*** Selected excerpt ***

Turning his attention to the Formalists, Trotsky faults it for its pretense at objectivity, and even suggests an analogy to the "infinite monkey theorem" -- that a monkey hitting typewriter keys at random would eventually, given infinity in which to do so, type the plays of Shakespeare.
If one is to regard the process of poetic creation only as a combination of sounds or words, and to seek along these lines the solution of all the problems of poetry, then the only perfect formula of "poetics" will be this: Arm yourself with a dictionary and create by means of algebraic combinations and permutations of words, all the poetic works of the world which have been created and which have not yet been created.... All that one needs is infinity in time, called eternity.
Clearly an impossibility, Trotsky says, so "the fundamental source of poetic words will remain, as before, the preconceived artistic idea understood in the broadest sense, as an accurate thought and as a clearly expressed personal or social feeling and as a vague mood."

Victor Shklovsky in the 1920s
Trotsky's chief target among the Formalists is the Russian critic Victor Shklovsky, whose "arguments against the materialist conception of art" he takes apart one by one. Shklovsky observed that the universality of certain themes in world literature seemed to contradict the materialist theory that tied art to a particular "environment and the relations of production." Trotsky retorted, "The fact that different peoples and different classes of the same people make use of the same themes, merely shows how limited the human imagination is, and how man tries to maintain an economy of energy in every kind of creation, even the artistic." He tests Shklovsky's objection by applying it to technology, observing the universality of the principle of the wheel and the axle. Both the peasant's wagon and the automobile are variations on "the same 'theme,' namely, four wheels on two axles. Yet every time a peasant's horse shies in terror before the blinding lights of an automobile on the Russian road at night, a conflict of two cultures is reflected in the episode." Art is limited by the fact that "it cannot have at its disposal any other material except that which is given to it by the world of three dimensions and by the narrower world of class society."

*** Excerpted data ***

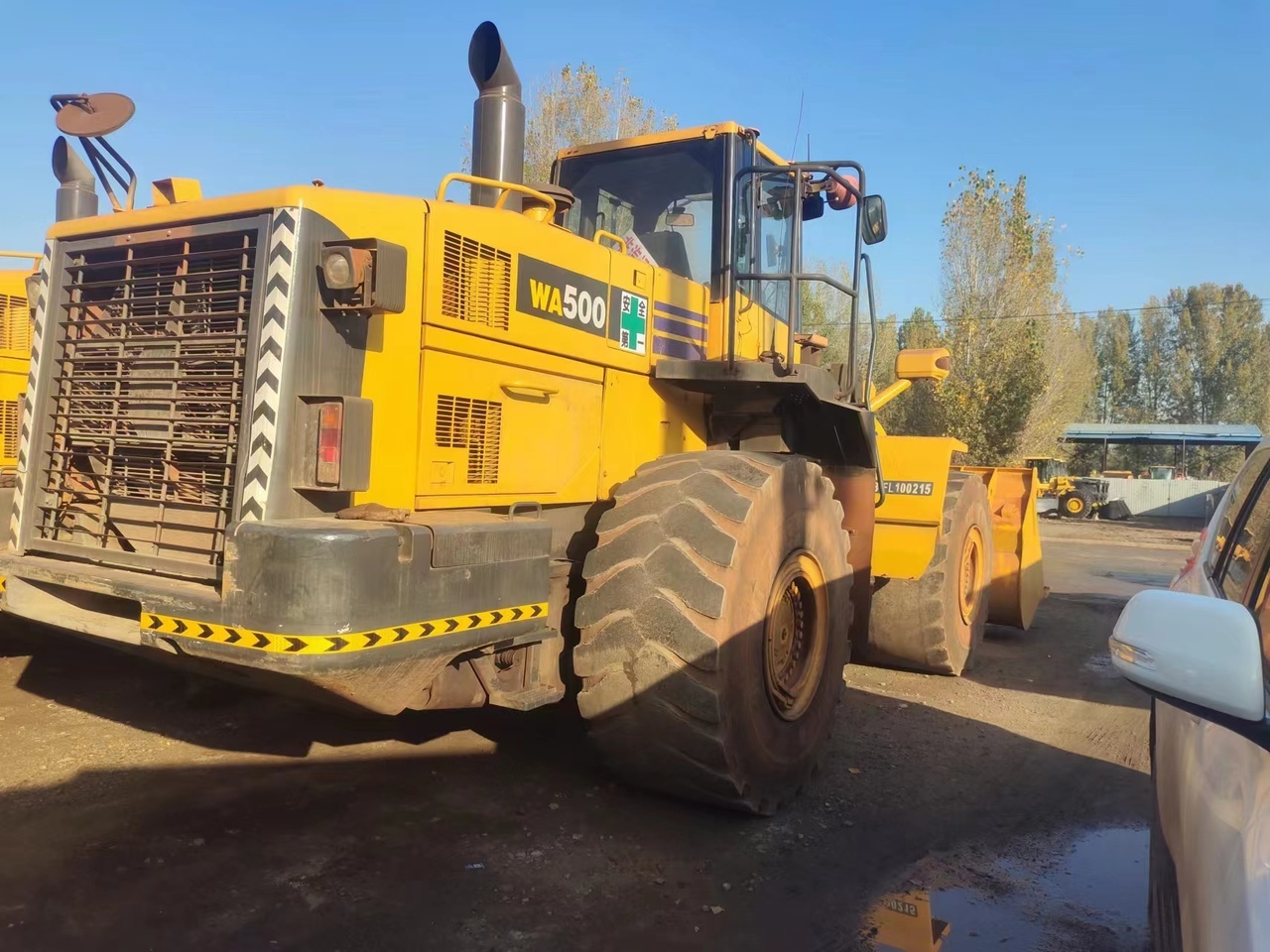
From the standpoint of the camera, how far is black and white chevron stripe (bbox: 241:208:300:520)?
314 cm

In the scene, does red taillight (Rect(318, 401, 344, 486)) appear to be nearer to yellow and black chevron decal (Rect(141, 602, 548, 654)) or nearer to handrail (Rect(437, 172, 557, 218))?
yellow and black chevron decal (Rect(141, 602, 548, 654))

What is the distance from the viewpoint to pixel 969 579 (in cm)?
779

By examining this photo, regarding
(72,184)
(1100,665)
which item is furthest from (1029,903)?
(72,184)

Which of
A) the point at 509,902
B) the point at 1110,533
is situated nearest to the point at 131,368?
the point at 509,902

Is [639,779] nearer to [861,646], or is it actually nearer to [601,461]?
[601,461]

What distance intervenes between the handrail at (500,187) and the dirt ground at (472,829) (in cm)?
266

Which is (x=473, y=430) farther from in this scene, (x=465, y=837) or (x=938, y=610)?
(x=938, y=610)

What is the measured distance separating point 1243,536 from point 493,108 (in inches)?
152

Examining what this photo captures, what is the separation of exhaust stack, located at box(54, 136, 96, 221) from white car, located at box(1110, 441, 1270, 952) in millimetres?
6670

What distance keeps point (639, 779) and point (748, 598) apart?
935 mm

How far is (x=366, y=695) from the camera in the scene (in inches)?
124

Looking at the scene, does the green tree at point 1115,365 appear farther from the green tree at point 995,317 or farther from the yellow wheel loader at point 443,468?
the yellow wheel loader at point 443,468

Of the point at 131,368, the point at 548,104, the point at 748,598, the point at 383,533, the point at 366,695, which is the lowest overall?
the point at 366,695

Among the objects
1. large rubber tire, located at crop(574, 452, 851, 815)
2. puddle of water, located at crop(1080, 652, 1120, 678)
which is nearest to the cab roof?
large rubber tire, located at crop(574, 452, 851, 815)
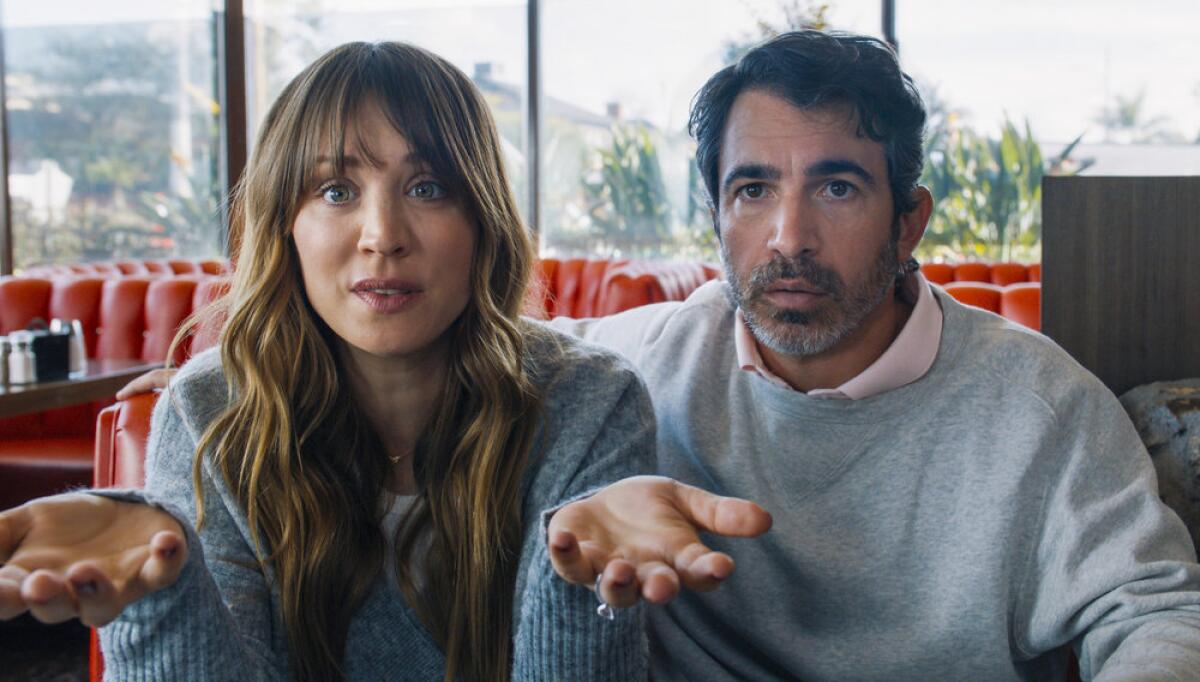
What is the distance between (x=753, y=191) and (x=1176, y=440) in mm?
604

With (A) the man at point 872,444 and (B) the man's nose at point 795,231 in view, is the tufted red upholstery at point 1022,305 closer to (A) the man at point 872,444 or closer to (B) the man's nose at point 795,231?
(A) the man at point 872,444

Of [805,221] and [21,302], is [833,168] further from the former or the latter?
[21,302]

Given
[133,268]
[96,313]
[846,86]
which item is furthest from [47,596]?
[133,268]

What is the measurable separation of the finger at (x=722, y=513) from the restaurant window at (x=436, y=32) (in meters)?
5.16

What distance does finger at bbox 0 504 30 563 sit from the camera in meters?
0.77

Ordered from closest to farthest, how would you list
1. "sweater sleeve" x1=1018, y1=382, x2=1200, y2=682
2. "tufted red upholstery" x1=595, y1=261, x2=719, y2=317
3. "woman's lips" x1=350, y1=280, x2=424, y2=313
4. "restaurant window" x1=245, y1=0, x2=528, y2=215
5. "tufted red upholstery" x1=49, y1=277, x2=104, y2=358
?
"sweater sleeve" x1=1018, y1=382, x2=1200, y2=682 < "woman's lips" x1=350, y1=280, x2=424, y2=313 < "tufted red upholstery" x1=595, y1=261, x2=719, y2=317 < "tufted red upholstery" x1=49, y1=277, x2=104, y2=358 < "restaurant window" x1=245, y1=0, x2=528, y2=215

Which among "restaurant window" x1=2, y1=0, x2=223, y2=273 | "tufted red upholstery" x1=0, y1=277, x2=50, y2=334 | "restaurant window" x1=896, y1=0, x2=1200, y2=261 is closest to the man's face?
"tufted red upholstery" x1=0, y1=277, x2=50, y2=334

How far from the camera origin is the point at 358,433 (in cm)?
128

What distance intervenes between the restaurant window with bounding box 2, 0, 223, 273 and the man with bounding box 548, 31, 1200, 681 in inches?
176

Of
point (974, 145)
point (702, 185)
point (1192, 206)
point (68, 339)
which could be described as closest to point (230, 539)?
point (702, 185)

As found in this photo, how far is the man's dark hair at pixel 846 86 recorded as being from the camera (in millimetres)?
1241

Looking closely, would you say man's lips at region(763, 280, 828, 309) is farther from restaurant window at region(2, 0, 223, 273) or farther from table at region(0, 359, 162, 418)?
restaurant window at region(2, 0, 223, 273)

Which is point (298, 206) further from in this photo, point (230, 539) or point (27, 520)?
point (27, 520)

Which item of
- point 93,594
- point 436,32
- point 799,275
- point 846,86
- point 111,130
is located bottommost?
point 93,594
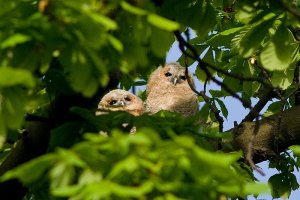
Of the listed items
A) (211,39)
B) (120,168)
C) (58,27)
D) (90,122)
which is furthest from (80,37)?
(211,39)

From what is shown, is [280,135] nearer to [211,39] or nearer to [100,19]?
[211,39]

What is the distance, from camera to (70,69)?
2.92 meters

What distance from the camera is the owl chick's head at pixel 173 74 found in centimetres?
1110

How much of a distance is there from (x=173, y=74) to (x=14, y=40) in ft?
28.1

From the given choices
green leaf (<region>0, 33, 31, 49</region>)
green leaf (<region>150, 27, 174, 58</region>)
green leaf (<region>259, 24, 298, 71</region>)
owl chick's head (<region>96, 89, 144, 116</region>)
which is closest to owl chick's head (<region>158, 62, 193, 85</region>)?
owl chick's head (<region>96, 89, 144, 116</region>)

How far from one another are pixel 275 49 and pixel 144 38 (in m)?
0.97

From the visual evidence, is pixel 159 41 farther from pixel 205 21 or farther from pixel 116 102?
pixel 116 102

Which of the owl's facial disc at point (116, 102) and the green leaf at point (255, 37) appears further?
the owl's facial disc at point (116, 102)

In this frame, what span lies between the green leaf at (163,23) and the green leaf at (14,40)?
0.42m

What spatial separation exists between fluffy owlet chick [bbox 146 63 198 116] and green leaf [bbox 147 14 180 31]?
23.0 feet

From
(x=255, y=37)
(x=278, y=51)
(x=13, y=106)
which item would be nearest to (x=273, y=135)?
(x=255, y=37)

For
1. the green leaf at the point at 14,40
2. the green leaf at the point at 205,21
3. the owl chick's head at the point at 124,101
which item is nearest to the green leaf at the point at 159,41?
the green leaf at the point at 14,40

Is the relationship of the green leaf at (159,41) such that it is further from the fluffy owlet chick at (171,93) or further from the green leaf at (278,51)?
the fluffy owlet chick at (171,93)

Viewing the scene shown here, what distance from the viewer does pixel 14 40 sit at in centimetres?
270
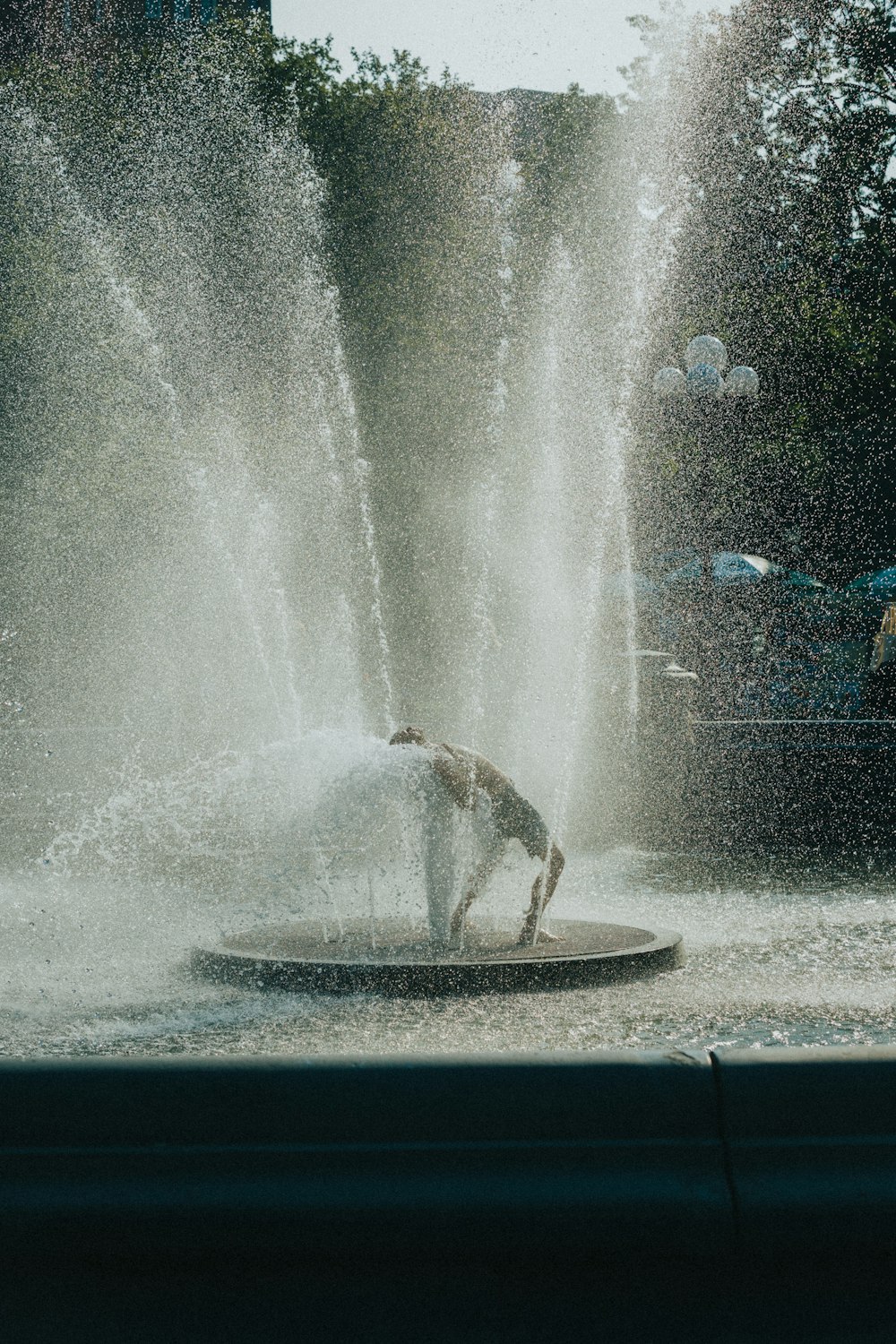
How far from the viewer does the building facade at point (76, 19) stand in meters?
41.8

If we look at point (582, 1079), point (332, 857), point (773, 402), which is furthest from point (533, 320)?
point (582, 1079)

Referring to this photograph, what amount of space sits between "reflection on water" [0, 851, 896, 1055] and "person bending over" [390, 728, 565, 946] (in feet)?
2.44

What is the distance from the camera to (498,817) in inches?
283

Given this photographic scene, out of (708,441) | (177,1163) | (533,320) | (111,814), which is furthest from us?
(533,320)

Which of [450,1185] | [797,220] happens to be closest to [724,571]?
[797,220]

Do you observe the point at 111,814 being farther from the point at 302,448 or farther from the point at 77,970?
the point at 302,448

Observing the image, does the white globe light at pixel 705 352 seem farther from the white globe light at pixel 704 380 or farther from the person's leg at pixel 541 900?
the person's leg at pixel 541 900

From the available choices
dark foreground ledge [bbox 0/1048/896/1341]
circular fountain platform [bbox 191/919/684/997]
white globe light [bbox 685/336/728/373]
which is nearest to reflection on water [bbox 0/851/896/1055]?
circular fountain platform [bbox 191/919/684/997]

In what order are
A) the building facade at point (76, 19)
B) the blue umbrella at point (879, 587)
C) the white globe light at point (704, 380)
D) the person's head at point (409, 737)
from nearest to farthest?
1. the person's head at point (409, 737)
2. the white globe light at point (704, 380)
3. the blue umbrella at point (879, 587)
4. the building facade at point (76, 19)

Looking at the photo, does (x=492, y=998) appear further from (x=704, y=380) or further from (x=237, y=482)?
(x=237, y=482)

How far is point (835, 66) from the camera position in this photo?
25375 mm

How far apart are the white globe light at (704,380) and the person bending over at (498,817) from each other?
12384 mm

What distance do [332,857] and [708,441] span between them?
13805 millimetres

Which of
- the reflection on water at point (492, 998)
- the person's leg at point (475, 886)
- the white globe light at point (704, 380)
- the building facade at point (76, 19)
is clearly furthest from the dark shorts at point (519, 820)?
the building facade at point (76, 19)
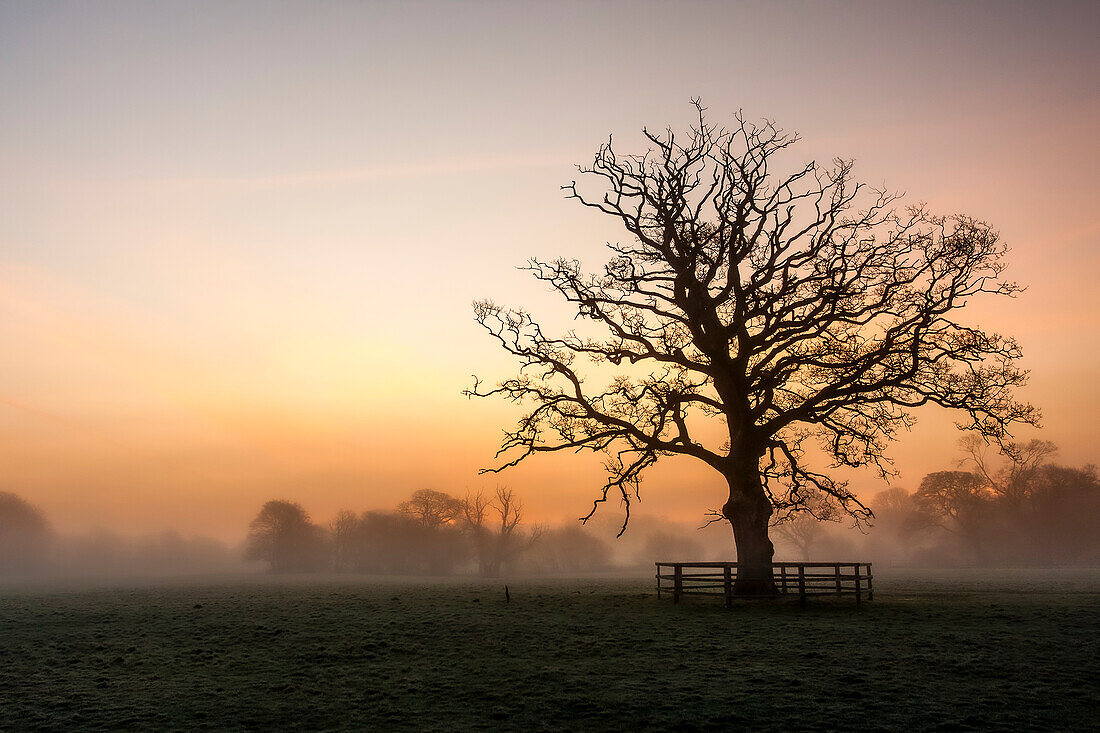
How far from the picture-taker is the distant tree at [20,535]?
398 feet

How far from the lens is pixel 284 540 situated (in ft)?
385

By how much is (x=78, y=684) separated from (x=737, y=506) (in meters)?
23.6

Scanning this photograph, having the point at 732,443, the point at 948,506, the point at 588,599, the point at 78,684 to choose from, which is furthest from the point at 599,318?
the point at 948,506

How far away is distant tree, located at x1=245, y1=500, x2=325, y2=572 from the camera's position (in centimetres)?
11700

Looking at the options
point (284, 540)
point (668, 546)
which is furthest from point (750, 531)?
point (668, 546)

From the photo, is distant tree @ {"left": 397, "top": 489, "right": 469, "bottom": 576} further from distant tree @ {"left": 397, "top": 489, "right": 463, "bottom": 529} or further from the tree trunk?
the tree trunk

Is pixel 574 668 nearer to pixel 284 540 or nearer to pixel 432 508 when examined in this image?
pixel 432 508

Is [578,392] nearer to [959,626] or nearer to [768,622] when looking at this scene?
[768,622]

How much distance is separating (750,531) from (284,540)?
102 m

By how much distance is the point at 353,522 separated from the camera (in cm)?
12488

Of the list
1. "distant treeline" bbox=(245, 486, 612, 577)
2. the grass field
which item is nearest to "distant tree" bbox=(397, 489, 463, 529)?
"distant treeline" bbox=(245, 486, 612, 577)

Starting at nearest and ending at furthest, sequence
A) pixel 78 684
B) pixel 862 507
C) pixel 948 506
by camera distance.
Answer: pixel 78 684, pixel 862 507, pixel 948 506

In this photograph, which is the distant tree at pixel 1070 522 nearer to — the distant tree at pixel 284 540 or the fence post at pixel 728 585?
the fence post at pixel 728 585

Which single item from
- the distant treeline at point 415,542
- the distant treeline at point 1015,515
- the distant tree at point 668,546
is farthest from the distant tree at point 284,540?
the distant treeline at point 1015,515
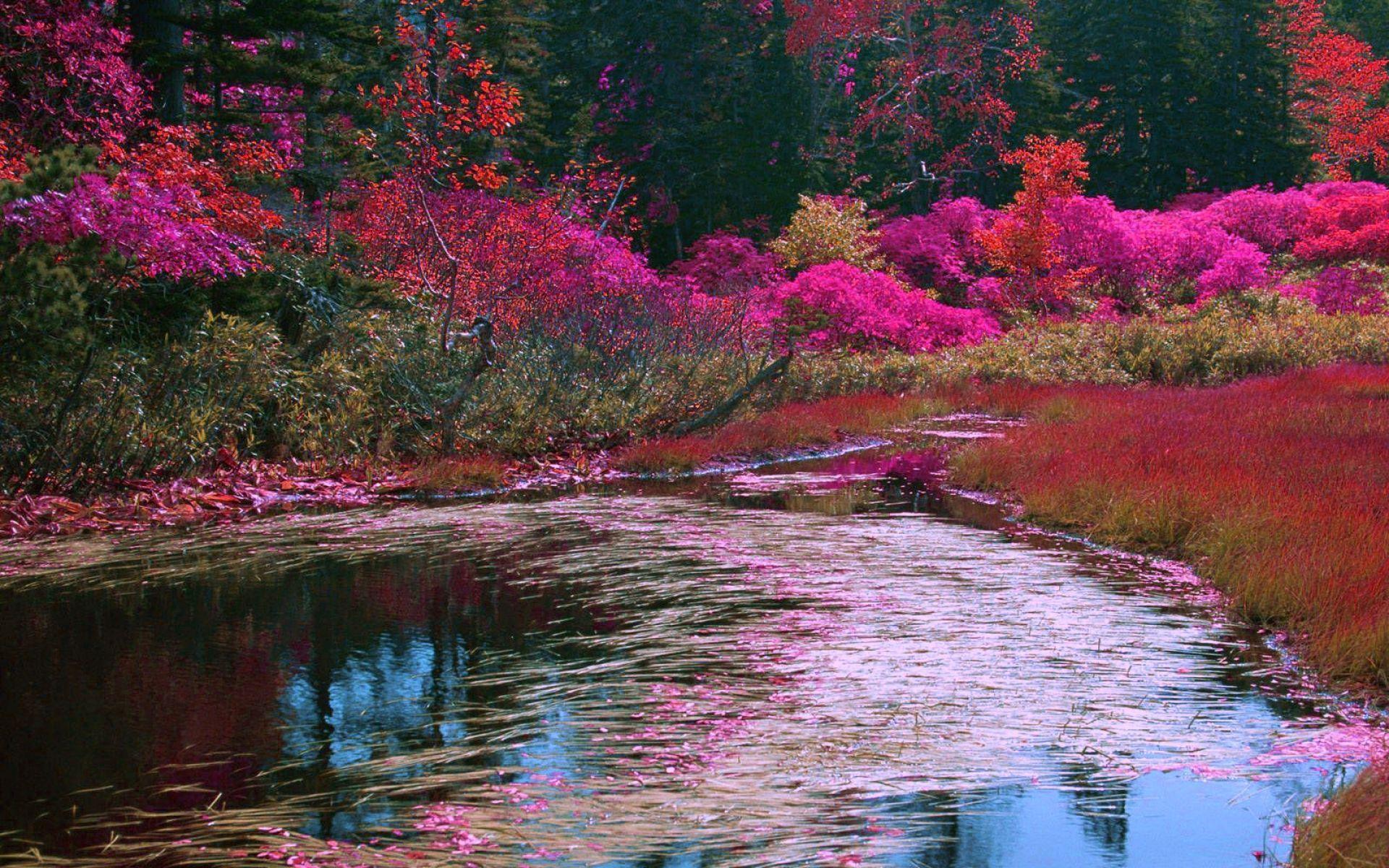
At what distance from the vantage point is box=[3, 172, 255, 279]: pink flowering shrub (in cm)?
985

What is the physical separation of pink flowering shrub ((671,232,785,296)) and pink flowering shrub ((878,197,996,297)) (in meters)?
3.86

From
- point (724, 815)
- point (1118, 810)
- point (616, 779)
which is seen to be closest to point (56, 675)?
point (616, 779)

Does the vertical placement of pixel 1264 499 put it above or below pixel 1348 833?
above

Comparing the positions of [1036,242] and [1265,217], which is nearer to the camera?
[1036,242]

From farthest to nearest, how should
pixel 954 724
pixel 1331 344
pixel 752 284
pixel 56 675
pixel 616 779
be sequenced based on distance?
pixel 752 284 < pixel 1331 344 < pixel 56 675 < pixel 954 724 < pixel 616 779

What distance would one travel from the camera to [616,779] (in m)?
4.80

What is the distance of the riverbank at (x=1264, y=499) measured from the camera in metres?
6.15

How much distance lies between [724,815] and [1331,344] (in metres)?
21.7

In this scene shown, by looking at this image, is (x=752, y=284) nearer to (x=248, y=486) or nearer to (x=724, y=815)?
(x=248, y=486)

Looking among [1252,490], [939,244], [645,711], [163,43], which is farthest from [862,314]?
[645,711]

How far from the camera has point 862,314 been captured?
75.8 feet

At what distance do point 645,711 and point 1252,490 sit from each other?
6.06 m

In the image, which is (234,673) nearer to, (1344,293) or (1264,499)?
(1264,499)

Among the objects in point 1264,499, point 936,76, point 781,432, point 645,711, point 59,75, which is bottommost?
point 645,711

***

Continue the passage on Trotsky's critique of the Formalists, picking up after its final sentence.

Trotsky admits "that the need for art is not created by economic conditions. But neither is the need for food created by economics. On the contrary, the need for food and warmth creates economics." Marxism itself can't be used to judge the success of a work of art. "But Marxism alone can explain why and how a given tendency in art has originated in a given period of history; in other words, who it was who made a demand for such an artistic form and not for another, and why." Art, in short, is "a function of social man indissolubly tied to his life and environment."

To those who insist on the autonomy or the timelessness of art, Trotsky has nothing but scorn: "The effort to set art free from life, to declare it a craft self-sufficient unto itself, devitalizes and kills art. The very need of such an operation is an unmistakable symptom of intellectual decline." All art, like politics, religion, law and ethics, is a function of the social environment. The Formalists, Trotsky charges "show a fast ripening religiousness. They are followers of St. John. They believe that 'In the beginning was the Word.' But we believe that in the beginning was the deed. The word followed, as its phonetic shadow." As for Symbolism, it was "the intelligentsia's escape from reality, its way of constructing another world, its artistic bringing up in self-sufficient day-dreaming, contemplation and passivity."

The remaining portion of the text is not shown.